═════ Texte fourni ═════

Koukaki à travers le regard de sept de ses habitants : Un lieu de résidence et de passage
Dimitropoulos Giorgos
Histoire, Quartiers, Structure Sociale
2020 | Avr
Koukaki s’étend de la rue Dionysiou Areopagitou à la place Koundourioti (« aire de jeux ») et de la lisière du mont Philopappos à l’avenue Syggrou (Carte 1). Il s’agit d’une zone chargée d’une longue histoire, et, au cours des décennies récentes, d’importantes mutations : la piétonisation de deux rues centrales, puis l’arrivée de deux stations de métro, l’ouverture du nouveau Musée de l’Acropole, et plus récemment, l’apparition du phénomène Airbnb et l’intensification des activités de loisir. Ces évolutions sont ici abordées à travers le regard de sept habitants du quartier, ayant chacun un parcours, une expérience et une perception différente du quartier et de ses transformations.

═════

* **Exercice proposé 1**: Résumez le texte fourni en deux phrases.

═════ Lignes fournies ═════

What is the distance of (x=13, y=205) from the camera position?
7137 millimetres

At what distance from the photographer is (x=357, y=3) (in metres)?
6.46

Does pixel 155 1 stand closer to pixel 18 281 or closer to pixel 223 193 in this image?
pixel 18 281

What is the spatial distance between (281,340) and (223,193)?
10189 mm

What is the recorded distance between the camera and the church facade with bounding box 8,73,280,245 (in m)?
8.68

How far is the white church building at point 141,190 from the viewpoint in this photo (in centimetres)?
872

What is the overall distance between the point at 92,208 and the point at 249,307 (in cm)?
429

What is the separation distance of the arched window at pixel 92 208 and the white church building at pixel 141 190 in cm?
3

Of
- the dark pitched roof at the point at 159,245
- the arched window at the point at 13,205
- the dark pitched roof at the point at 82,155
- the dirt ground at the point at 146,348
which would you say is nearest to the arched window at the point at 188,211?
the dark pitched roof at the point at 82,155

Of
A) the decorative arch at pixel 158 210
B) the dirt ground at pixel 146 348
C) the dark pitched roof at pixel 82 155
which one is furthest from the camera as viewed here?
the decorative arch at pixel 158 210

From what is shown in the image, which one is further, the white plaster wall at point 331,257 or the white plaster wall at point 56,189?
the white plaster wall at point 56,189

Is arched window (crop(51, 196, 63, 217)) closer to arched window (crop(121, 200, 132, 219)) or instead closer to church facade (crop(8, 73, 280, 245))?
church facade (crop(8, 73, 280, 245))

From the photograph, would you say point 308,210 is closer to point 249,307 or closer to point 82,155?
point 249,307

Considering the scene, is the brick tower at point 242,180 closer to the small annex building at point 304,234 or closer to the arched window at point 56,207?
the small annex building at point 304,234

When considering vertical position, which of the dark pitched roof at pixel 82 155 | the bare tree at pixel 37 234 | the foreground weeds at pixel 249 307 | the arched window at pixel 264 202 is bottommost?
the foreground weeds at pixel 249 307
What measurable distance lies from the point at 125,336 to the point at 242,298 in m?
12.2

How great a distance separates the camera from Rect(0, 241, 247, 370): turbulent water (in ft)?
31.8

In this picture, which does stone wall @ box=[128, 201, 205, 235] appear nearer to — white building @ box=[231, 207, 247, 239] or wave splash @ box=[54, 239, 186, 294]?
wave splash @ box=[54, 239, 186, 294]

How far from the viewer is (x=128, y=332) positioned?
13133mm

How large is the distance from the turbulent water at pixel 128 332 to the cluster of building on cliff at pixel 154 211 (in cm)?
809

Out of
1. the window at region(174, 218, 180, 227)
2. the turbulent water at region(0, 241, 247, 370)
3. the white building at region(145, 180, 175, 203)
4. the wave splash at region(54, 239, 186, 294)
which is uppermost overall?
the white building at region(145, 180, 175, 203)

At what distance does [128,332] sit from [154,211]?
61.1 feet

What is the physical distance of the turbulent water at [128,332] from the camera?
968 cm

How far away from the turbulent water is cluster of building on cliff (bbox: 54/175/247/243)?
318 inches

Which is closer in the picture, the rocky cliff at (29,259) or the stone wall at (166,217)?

═════

* **Exercice proposé 2**: Affichez chacune des lignes fournies qui contient la chaîne « this ». La casse doit être respectée.

* **Réponse complète 1**: Koukaki s’étend de la rue Dionysiou Areopagitou à la place Koundourioti et de la lisière du mont Philopappos à l’avenue Syggrou. Cette zone chargée d’histoire a connu d’importantes mutations au cours des dernières décennies, dont la piétonisation de deux rues, l’arrivée du métro, l’ouverture du nouveau Musée de l’Acropole, le phénomène Airbnb et l’essor des loisirs, abordées à travers le regard de sept habitants aux parcours, expériences et perceptions différents.

* **Réponse complète 2**:
Does pixel 155 1 stand closer to pixel 18 281 or closer to pixel 223 193 in this image?
How far is the white church building at point 141,190 from the viewpoint in this photo (in centimetres)?
In this picture, which does stone wall @ box=[128, 201, 205, 235] appear nearer to — white building @ box=[231, 207, 247, 239] or wave splash @ box=[54, 239, 186, 294]?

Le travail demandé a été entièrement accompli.